Rather than focusing on the top of that marketing funnel and the constant push for new users, open banking can go to the one source of truth. Why not reward a customer who keeps coming back? A few key points here:

  • Personalisation: According to a study by Gartner in 2018, the brands who personalised discounts and calls-to-action outperform their competitors in revenue by at least 20 percent.
  • Advanced analytics: No retailer or marketer needs more data. They need actionable data with insights which can drive action and engagement
  • AI to power predictions: Allowing merchants to act to drive engagement and action from customers when the data shows they have the highest likelihood of converting a sale.


So by removing the friction for the customer, combined with consumers' love of getting cashback, it means customers can build savings from the money they are spending anyway, without having to sacrifice their experience.

A study by the Center for Generational Kinetics reveals 80 percent of consumers would visit a store they hadn't visited before if given a direct cashback offer and 74 percent of Gen Z and 70 percent of millennials spend more money online if they know they will get a five percent cashback. Additionally, 76 percent of millennials and Gen Xers view a store that invests its marketing budget to "pay back" loyal customers more positively than one that spends advertising dollars elsewhere.


There is no such thing as new customer
Cashback and voucher code providers are going to rise and have a chance to become a ‘new lifestyle’ for consumers and help retailers know their customers better than ever before; meaning offerings are relevant, timely and welcomed. Now, more than ever, customers look for brands who invest in them, who care, and who give back.

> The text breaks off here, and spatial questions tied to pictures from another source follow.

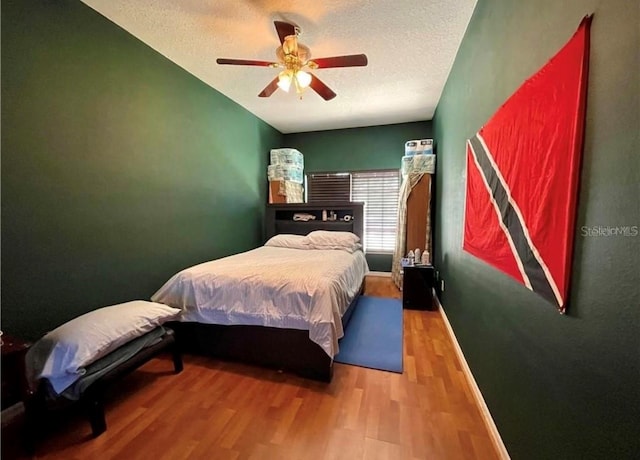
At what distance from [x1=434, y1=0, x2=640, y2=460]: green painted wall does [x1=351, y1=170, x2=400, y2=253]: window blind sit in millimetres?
3116

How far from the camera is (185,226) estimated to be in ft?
9.37

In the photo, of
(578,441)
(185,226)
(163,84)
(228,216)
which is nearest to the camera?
(578,441)

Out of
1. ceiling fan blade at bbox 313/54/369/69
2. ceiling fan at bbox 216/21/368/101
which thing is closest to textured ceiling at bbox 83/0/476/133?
ceiling fan at bbox 216/21/368/101

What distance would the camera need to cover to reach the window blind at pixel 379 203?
4.70 meters

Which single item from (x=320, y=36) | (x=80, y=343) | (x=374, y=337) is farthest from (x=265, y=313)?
(x=320, y=36)

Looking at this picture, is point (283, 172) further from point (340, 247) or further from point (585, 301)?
point (585, 301)

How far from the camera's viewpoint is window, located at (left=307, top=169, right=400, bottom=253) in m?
4.71

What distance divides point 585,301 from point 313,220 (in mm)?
3651

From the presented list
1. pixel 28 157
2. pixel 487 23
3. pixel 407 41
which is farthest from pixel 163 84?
pixel 487 23

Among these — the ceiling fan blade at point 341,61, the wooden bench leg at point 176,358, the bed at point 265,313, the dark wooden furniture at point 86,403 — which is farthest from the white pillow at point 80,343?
the ceiling fan blade at point 341,61

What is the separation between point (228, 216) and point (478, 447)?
132 inches

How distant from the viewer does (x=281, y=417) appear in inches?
61.4

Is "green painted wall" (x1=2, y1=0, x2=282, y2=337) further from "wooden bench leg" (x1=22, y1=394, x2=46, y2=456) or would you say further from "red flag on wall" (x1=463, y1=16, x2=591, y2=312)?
"red flag on wall" (x1=463, y1=16, x2=591, y2=312)

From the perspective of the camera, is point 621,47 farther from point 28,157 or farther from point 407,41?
point 28,157
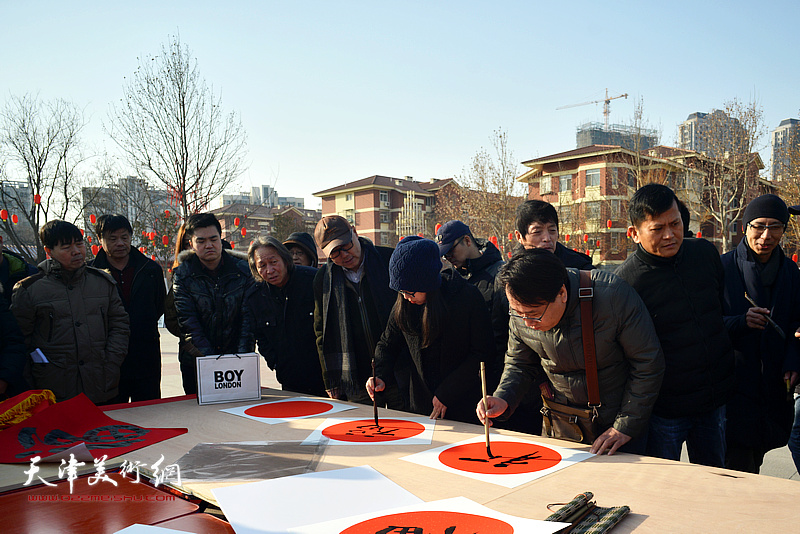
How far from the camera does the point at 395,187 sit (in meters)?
45.2

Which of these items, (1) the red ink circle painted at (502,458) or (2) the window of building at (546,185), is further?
(2) the window of building at (546,185)

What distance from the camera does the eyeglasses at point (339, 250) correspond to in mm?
2674

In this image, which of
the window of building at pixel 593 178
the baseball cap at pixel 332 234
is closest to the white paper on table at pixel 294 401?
the baseball cap at pixel 332 234

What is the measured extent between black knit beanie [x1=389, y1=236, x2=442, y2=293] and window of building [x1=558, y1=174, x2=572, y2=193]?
2995 cm

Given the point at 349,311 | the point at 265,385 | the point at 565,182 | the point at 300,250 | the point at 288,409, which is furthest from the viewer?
the point at 565,182

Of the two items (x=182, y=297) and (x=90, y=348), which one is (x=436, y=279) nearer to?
(x=182, y=297)

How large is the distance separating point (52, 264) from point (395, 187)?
4298 cm

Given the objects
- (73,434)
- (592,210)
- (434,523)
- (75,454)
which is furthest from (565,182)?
(434,523)

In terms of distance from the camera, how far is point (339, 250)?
2682mm

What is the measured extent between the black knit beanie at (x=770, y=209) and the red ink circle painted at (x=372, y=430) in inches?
75.7

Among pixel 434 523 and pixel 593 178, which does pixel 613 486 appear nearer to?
pixel 434 523

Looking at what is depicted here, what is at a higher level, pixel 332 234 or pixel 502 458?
pixel 332 234

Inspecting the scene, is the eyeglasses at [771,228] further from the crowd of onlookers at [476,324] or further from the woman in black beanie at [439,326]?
the woman in black beanie at [439,326]

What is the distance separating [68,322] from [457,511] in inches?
98.2
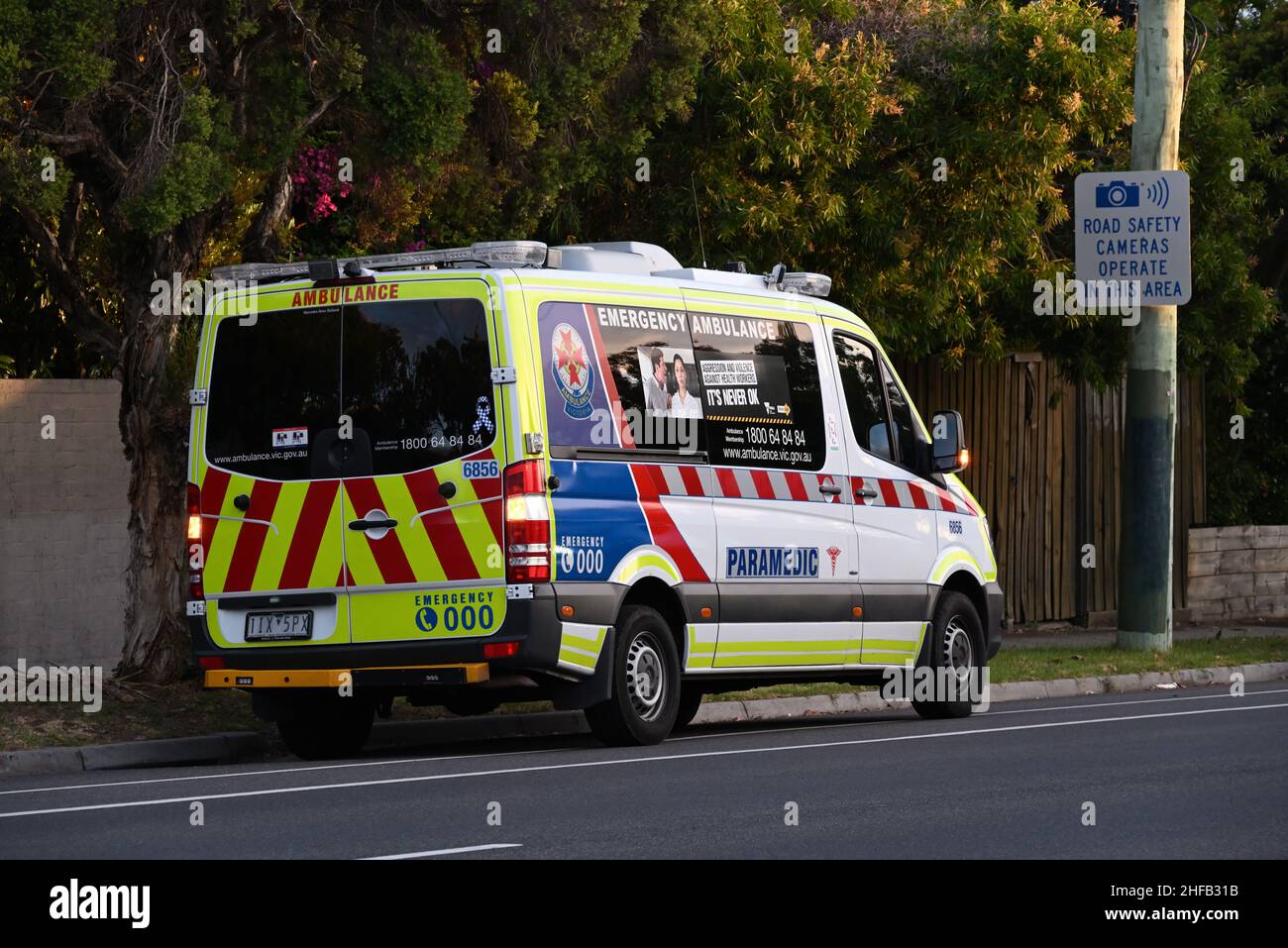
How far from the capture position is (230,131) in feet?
43.2

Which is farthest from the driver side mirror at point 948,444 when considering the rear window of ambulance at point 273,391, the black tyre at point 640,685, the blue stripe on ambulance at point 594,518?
the rear window of ambulance at point 273,391

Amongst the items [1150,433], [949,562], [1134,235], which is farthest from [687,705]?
[1134,235]

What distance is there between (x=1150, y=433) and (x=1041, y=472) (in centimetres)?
378

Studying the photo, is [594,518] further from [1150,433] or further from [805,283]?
[1150,433]

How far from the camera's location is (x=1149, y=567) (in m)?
19.2

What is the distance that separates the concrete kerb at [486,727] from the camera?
11898mm

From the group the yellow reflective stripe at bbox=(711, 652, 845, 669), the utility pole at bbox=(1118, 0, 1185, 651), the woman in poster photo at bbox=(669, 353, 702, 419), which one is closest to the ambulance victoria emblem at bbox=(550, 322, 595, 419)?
the woman in poster photo at bbox=(669, 353, 702, 419)

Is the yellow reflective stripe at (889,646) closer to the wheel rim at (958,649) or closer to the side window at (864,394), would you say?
the wheel rim at (958,649)

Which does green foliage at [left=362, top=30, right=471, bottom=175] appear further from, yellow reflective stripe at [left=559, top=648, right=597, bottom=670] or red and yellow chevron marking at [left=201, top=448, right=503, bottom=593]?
yellow reflective stripe at [left=559, top=648, right=597, bottom=670]

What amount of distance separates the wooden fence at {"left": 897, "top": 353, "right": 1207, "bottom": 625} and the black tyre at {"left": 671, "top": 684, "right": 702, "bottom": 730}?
8.14 metres

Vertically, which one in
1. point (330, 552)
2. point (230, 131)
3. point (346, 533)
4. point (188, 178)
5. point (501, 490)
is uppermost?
point (230, 131)

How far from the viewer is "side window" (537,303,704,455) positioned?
11.3m

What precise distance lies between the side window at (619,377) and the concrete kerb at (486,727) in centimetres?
255

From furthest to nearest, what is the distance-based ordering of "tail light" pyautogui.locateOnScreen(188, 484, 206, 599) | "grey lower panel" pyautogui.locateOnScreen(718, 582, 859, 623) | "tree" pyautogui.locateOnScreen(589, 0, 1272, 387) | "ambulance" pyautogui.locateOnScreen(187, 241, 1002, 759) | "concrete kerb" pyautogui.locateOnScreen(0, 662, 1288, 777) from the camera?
"tree" pyautogui.locateOnScreen(589, 0, 1272, 387) < "grey lower panel" pyautogui.locateOnScreen(718, 582, 859, 623) < "concrete kerb" pyautogui.locateOnScreen(0, 662, 1288, 777) < "tail light" pyautogui.locateOnScreen(188, 484, 206, 599) < "ambulance" pyautogui.locateOnScreen(187, 241, 1002, 759)
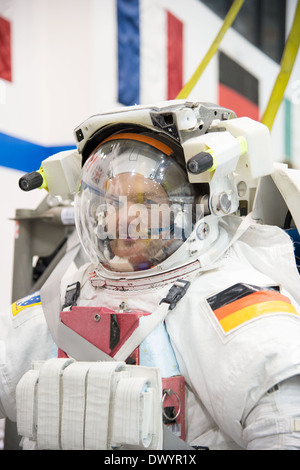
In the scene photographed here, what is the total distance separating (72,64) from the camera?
2.05 m

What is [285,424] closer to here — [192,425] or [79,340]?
[192,425]

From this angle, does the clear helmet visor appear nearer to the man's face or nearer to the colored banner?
the man's face

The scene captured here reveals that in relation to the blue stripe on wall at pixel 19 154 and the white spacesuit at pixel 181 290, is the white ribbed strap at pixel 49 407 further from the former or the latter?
the blue stripe on wall at pixel 19 154

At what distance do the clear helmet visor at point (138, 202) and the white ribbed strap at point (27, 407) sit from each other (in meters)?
0.32

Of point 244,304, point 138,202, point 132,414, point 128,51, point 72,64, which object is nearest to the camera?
point 132,414

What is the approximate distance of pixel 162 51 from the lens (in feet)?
7.38

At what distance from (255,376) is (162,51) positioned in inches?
67.8

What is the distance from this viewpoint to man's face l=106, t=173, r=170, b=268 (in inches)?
42.6

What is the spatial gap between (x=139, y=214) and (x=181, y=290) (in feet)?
0.60

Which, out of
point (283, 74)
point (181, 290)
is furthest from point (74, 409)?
point (283, 74)

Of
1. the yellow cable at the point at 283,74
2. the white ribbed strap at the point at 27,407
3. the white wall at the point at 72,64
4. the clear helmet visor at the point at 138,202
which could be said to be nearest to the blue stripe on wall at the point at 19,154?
the white wall at the point at 72,64

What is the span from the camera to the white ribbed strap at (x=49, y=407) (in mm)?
906

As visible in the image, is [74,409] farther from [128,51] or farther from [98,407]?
[128,51]
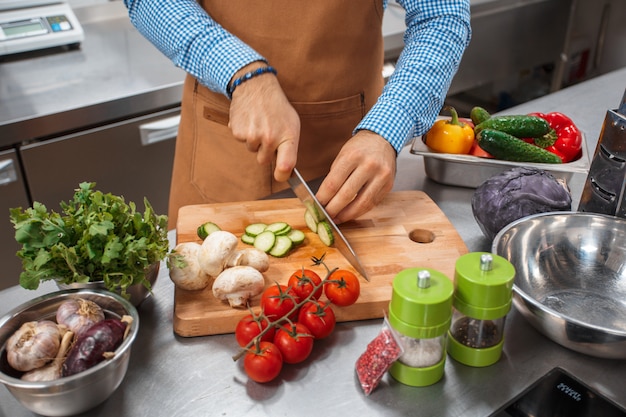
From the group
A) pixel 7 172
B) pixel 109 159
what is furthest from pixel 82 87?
pixel 7 172

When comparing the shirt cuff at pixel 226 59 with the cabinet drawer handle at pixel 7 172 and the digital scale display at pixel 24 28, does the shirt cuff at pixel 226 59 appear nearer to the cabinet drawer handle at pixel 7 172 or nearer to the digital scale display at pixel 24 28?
the cabinet drawer handle at pixel 7 172

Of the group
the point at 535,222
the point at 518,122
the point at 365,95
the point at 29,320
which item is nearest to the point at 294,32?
the point at 365,95

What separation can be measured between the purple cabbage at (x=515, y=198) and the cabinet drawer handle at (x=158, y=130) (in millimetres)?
1142

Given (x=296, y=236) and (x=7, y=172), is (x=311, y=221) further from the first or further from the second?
(x=7, y=172)

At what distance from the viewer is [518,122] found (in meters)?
1.50

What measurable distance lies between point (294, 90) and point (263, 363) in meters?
0.80

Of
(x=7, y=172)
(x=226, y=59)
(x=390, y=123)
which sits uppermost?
(x=226, y=59)

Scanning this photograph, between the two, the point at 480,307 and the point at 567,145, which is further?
the point at 567,145

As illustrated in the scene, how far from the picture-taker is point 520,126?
1.50 metres

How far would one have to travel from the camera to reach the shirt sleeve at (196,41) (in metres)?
1.37

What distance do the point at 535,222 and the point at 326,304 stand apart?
455mm

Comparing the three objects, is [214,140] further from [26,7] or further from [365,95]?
[26,7]

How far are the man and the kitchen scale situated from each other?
0.85m

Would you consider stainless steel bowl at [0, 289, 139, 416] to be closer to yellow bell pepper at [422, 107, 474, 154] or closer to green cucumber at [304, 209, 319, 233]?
green cucumber at [304, 209, 319, 233]
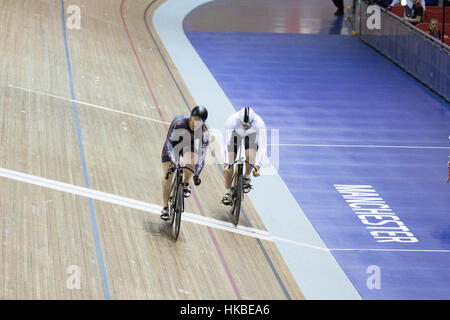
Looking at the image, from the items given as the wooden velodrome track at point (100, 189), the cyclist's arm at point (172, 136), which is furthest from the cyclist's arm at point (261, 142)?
the cyclist's arm at point (172, 136)

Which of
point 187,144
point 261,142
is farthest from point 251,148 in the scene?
point 187,144

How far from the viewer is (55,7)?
1561cm

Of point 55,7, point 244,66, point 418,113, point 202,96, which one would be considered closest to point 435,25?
point 418,113

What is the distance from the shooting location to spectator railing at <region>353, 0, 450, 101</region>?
483 inches

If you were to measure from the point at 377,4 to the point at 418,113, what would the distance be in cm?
456

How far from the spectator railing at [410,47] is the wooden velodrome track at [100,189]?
13.9 ft

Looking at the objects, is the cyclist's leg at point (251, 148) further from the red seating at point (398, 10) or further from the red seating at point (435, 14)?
the red seating at point (398, 10)

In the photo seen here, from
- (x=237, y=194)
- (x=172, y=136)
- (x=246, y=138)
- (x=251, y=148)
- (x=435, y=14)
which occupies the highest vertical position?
(x=172, y=136)

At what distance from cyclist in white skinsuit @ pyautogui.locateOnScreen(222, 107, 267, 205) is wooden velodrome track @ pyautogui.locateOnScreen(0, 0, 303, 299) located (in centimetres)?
71

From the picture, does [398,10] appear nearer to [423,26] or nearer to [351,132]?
[423,26]

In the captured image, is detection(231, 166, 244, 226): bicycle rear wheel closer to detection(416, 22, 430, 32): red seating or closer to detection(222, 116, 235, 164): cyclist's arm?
detection(222, 116, 235, 164): cyclist's arm

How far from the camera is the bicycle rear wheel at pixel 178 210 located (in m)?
6.63

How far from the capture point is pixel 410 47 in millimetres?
13531

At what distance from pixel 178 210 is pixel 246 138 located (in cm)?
116
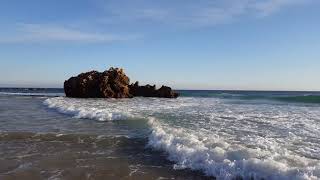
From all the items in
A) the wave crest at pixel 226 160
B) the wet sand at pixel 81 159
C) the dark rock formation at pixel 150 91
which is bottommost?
the wet sand at pixel 81 159

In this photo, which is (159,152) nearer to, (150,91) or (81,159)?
(81,159)

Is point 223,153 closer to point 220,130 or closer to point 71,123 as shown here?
point 220,130

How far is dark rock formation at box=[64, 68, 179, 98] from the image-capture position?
4862 cm

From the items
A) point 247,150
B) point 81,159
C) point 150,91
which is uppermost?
point 150,91

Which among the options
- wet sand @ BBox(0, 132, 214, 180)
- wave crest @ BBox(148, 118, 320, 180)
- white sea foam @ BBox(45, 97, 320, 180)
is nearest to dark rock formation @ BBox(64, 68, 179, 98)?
white sea foam @ BBox(45, 97, 320, 180)

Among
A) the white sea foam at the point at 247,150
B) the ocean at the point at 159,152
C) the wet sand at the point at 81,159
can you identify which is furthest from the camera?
the wet sand at the point at 81,159

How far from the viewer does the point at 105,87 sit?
4878 cm

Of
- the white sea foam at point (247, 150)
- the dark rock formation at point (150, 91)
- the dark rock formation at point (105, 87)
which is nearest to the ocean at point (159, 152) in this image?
the white sea foam at point (247, 150)

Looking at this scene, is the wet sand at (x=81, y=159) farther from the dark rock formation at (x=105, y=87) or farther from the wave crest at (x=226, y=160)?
the dark rock formation at (x=105, y=87)

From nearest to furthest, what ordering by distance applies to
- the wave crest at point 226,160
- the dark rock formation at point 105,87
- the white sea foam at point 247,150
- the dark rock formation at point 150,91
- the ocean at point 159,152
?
the wave crest at point 226,160 < the white sea foam at point 247,150 < the ocean at point 159,152 < the dark rock formation at point 105,87 < the dark rock formation at point 150,91

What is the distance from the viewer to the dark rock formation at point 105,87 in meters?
48.6

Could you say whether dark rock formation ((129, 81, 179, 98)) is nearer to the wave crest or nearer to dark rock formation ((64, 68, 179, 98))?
dark rock formation ((64, 68, 179, 98))

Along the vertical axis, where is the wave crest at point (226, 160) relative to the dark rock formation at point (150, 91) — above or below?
below

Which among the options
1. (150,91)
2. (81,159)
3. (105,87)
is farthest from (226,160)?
(150,91)
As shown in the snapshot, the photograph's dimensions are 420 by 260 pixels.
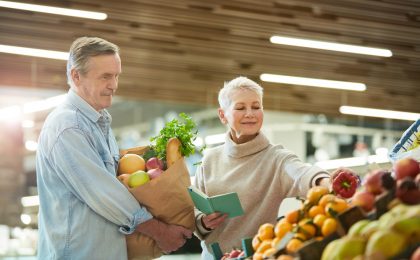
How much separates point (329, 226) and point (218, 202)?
854mm

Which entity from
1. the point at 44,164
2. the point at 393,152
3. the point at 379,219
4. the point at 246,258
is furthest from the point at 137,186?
the point at 379,219

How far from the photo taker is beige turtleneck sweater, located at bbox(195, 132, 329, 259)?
3412 mm

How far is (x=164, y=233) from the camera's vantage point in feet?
10.6

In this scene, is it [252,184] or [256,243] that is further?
[252,184]

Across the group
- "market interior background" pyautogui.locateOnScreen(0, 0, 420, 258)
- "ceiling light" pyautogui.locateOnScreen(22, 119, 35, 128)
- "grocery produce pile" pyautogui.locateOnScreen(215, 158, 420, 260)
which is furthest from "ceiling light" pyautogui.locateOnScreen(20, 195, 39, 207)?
"grocery produce pile" pyautogui.locateOnScreen(215, 158, 420, 260)

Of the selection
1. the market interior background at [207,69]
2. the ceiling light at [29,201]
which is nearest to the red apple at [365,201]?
the market interior background at [207,69]

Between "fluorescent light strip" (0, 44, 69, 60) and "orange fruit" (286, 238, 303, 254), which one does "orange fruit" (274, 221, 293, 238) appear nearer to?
"orange fruit" (286, 238, 303, 254)

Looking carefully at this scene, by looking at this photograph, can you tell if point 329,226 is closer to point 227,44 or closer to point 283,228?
point 283,228

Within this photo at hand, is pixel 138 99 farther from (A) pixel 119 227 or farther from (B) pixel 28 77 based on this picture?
(A) pixel 119 227

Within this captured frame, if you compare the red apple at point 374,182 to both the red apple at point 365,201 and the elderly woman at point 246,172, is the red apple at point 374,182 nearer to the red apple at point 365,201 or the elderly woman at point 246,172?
the red apple at point 365,201

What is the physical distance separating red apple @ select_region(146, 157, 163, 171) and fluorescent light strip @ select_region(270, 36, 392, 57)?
5.16 meters

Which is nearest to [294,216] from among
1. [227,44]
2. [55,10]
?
[55,10]

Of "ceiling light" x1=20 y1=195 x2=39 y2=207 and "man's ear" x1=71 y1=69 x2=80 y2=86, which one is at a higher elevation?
"man's ear" x1=71 y1=69 x2=80 y2=86

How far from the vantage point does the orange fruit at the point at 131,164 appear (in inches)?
131
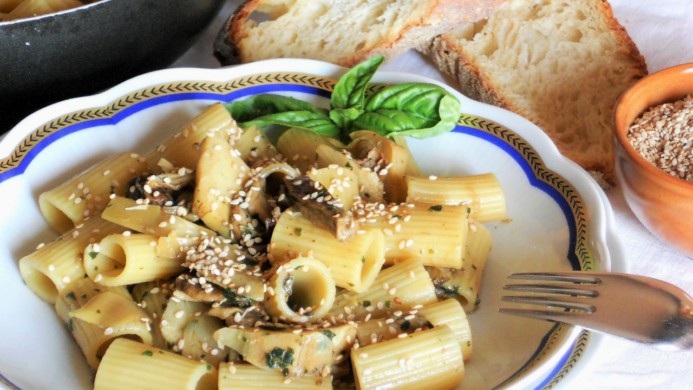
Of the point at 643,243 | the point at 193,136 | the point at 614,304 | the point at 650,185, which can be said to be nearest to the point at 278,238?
the point at 193,136

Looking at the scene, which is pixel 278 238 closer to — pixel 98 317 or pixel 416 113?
pixel 98 317

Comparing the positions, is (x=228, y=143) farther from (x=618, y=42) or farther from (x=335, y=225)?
(x=618, y=42)

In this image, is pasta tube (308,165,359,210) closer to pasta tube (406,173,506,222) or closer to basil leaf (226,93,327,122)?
pasta tube (406,173,506,222)

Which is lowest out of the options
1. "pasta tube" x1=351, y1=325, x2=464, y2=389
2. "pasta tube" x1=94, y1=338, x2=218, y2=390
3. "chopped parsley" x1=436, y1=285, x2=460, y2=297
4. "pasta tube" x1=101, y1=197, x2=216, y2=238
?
"chopped parsley" x1=436, y1=285, x2=460, y2=297

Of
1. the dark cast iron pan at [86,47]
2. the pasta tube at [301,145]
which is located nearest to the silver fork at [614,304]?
the pasta tube at [301,145]

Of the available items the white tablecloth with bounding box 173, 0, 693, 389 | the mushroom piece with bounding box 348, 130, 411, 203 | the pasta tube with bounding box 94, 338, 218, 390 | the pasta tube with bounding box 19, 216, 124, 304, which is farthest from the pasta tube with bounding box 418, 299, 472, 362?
the pasta tube with bounding box 19, 216, 124, 304

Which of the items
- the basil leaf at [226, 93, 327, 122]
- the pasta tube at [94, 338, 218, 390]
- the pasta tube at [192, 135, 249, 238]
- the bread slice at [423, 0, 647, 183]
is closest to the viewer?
the pasta tube at [94, 338, 218, 390]

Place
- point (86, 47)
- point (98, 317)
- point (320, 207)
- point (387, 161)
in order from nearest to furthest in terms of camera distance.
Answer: point (98, 317), point (320, 207), point (387, 161), point (86, 47)
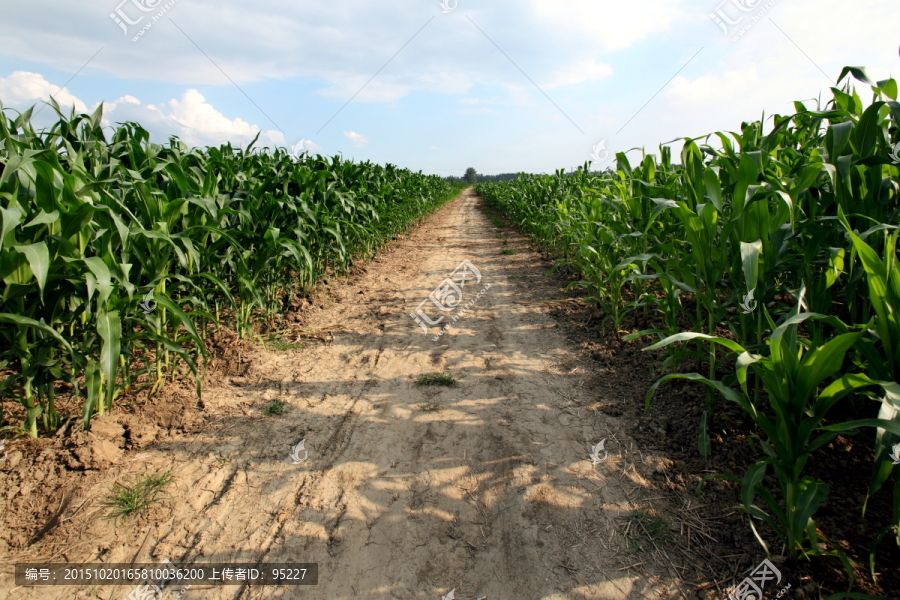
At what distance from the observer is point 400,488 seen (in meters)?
2.15

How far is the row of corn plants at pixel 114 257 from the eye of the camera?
198 centimetres

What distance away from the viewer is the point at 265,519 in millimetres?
1961

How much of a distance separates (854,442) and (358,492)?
251 cm

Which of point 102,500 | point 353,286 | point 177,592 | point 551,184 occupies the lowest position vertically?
point 177,592

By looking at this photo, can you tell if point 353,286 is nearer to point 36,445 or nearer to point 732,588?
point 36,445

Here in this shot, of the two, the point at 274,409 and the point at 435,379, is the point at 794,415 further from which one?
the point at 274,409

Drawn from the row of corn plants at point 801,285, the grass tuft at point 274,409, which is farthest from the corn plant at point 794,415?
the grass tuft at point 274,409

Those who grasp this opportunity and offer a solution which will help build a nation of savers will celebrate a rising number of loyal customers post-coronavirus. Estimates sit around 95 percent for the prediction of future revenue which will come from as little as five percent of a brand’s existing customer base. Bain & Company reports that a five percent reduction in churn can increase profits by five to 95 percent. Given statistics like these, retention through delighting and rewarding existing customers as well as new user acquisition is imperative. Brian Dunne from Gift Card Consulting, advisor and investor to Upside puts it really well: “There is no such thing as new customers, they’ve all seen you at some point. You are just not getting all their spend most of the time.”